The machine is a product of MV's British designer Adrian Morton, and pre-production models were available for the press to test in December 2014 between Casares and Ronda in Andalusia, Spain. It was officially released at the 2014 EICMA show.

==Technical details==
===Engine===
The liquid cooled 800 cc engine, which was originally designed by Ezio Mascheroni for use in the MV Agusta F3, is the larger of the two "triples" produced by MV at this time. The engine has a counter rotating crankshaft, normally only found on GP machines, which counteracts the centripetal forces of the wheels allowing the bike to turn faster.

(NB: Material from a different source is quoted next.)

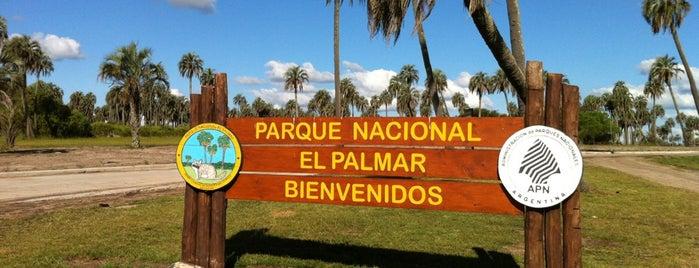 Parque Nacional El Palmar is one of Colón y alrededores.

A specific version of the engine has been produced for the Stradale. Bore and stroke dimensions of 79 mm and 54.3 mm are retained, as are the compression ratio and valve sizes. The inlet tracts have been reduced and only one injector per cylinder is fitted. This reduces peak power to 115 hp @ 11,000 rpm but gives a more tractable engine. Usable torque is available from 2,000 rpm.

The machine is fitted with a hydraulic clutch, which reduces the width of the engine by 40 mm. A quickshifter and a ‘blipper’ downshifter are fitted to the 6 speed gearbox.

===Chassis===
As is usual on modern MVvs, the lattice frame is made from steel tubes with aluminium sections around the swinging arm pivots, but with increased rake and trail to improve stability. The single sided swinging arm is lengthened by 30 mm and controlled by a single Sachs shock. A re-positioned linkage between swinging arm and shock absorber allows 6” of rear wheel travel. 43 mm Marzocchi front forks are fitted, which also have 6” (152mm) of travel. Front and rear suspension is infinitely adjustable. Brakes are from Brembo, the front being 320 mm double discs with radial four-pot calipers, and the rear a single 220 mm with twin pot caliper.

Rear panniers with built in lights and, a first for MV, a small adjustable screen are fitted. A new 4.2-gallon fuel tank is fitted that is shorter, allowing a longer seat and brings the riders weight forward. A larger silencer with three tail pipes is fitted which reduces noise to a lower level than other MVs.

===Electronics===
The machine is fitted with an Eldor Nemo EM30 ECU, which includes four rider-selectable engine maps: Rain, Normal, Sport and Custom. The custom mode offers adjustable throttle-response maps, torque-delivery curves, engine braking and traction control. ABS and an anti-stoppie device are also fitted to the machine.

The machine has a TFT dashboard, which includes a fuel gauge. This is the first MV model to be fitted with a fuel gauge.